----- BLOCO DE TEXTO
Nos comentários à lista dos melhores westerns, o Roberto Procópio fez um comentário curioso:
acho que o espírito por detrás do western acabou quando começou a conquista do espaço, a nova fronteira, já que, comparativamente, não tinha mais sentido de valor a conquista de territórios na terra vis-à-vis a conquista espacial ou mesmo a inquitação com o futuro. Quem trocaria uma pela outra? Provavelmente o sentido de busca por alguma coisa desconhecida que o western propiciava deve ter sido descarregada em filmes como Aliens, ET, Jornada nas Estrelas, O Exterminador do Futuro, Planeta dos Macacos,etc. Ou seja, a conquista espacial e o próprio futuro forneceram material para a imaginação da indústria cinematográfica.
Um pouco depois, o André Egg fez outro bom comentário em alguns aspectos semelhante. Embora sob ângulos diferentes, os dois relacionavam o fim do faroeste à corrida espacial.
A princípio fiquei encantado com o argumento do Roberto, porque ele tem uma poesia que me fascina: a idéia da sucessão de tempos e de gêneros, do faroeste passando o cetro para a ficção científica. Mas pensando mais sobre o assunto, passei a achar que talvez não seja isso, por algumas razões.
Em que pese H. G. Wells, ou eventos como a transmissão da versão de Orson Welles de “A Guerra dos Mundos”, eu sempre tive a impressão de que os principais responsáveis pela introdução da ficção científica no mainstream da produção cinematográfica americana foram a Feira Mundial de 1939 e a explosão da bomba atômica.
----------
----- SEGMENTO DE DADOS
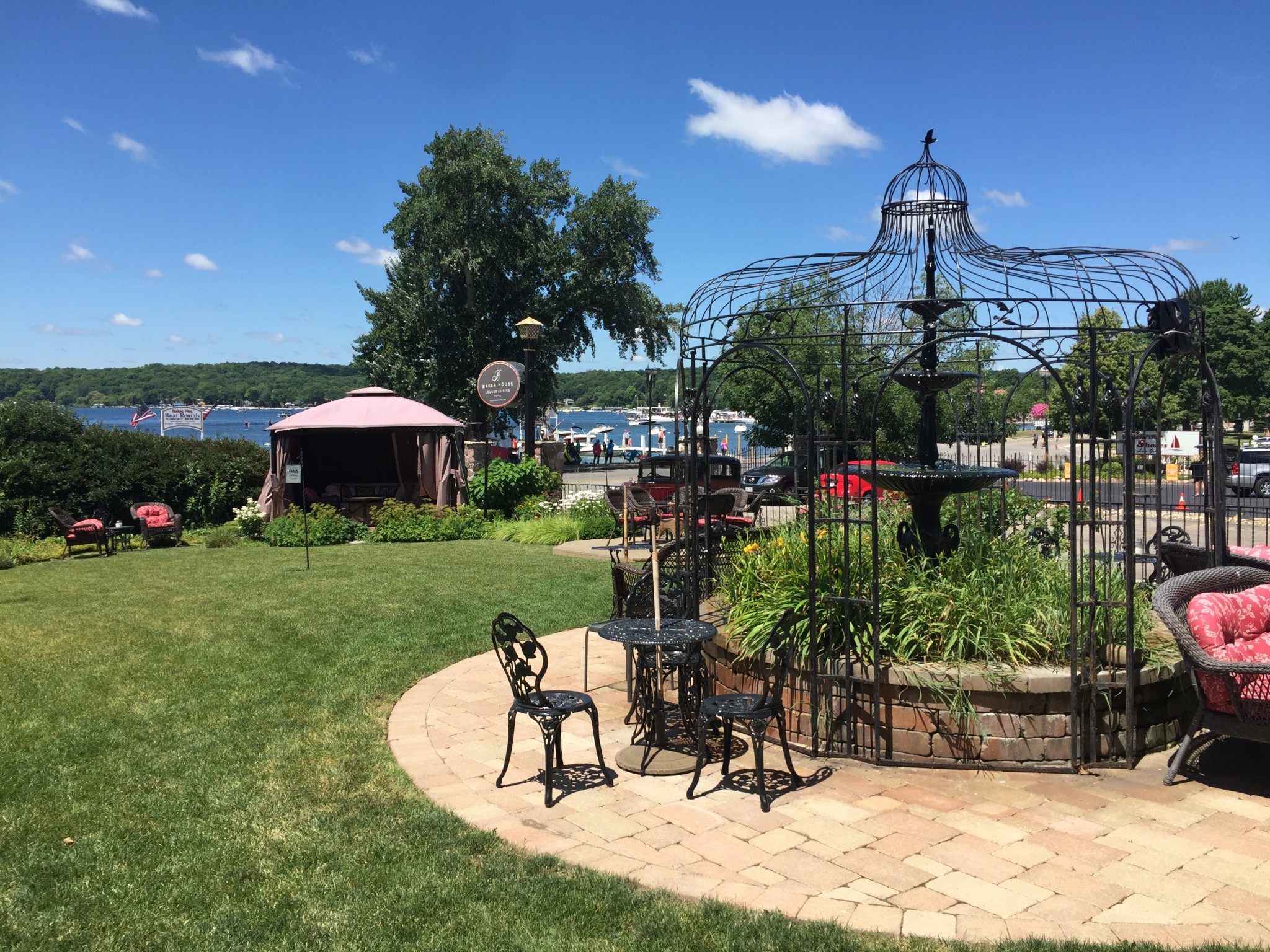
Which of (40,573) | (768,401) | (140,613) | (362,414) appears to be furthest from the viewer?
(768,401)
----------
DETALHES DA TAREFA —
Copie, sem nenhuma alteração, o trecho do texto sobre o fim do faroeste que vai de "Um pouco depois, o" a "à corrida espacial.".

TAREFA CONCLUÍDA —
Um pouco depois, o André Egg fez outro bom comentário em alguns aspectos semelhante. Embora sob ângulos diferentes, os dois relacionavam o fim do faroeste à corrida espacial.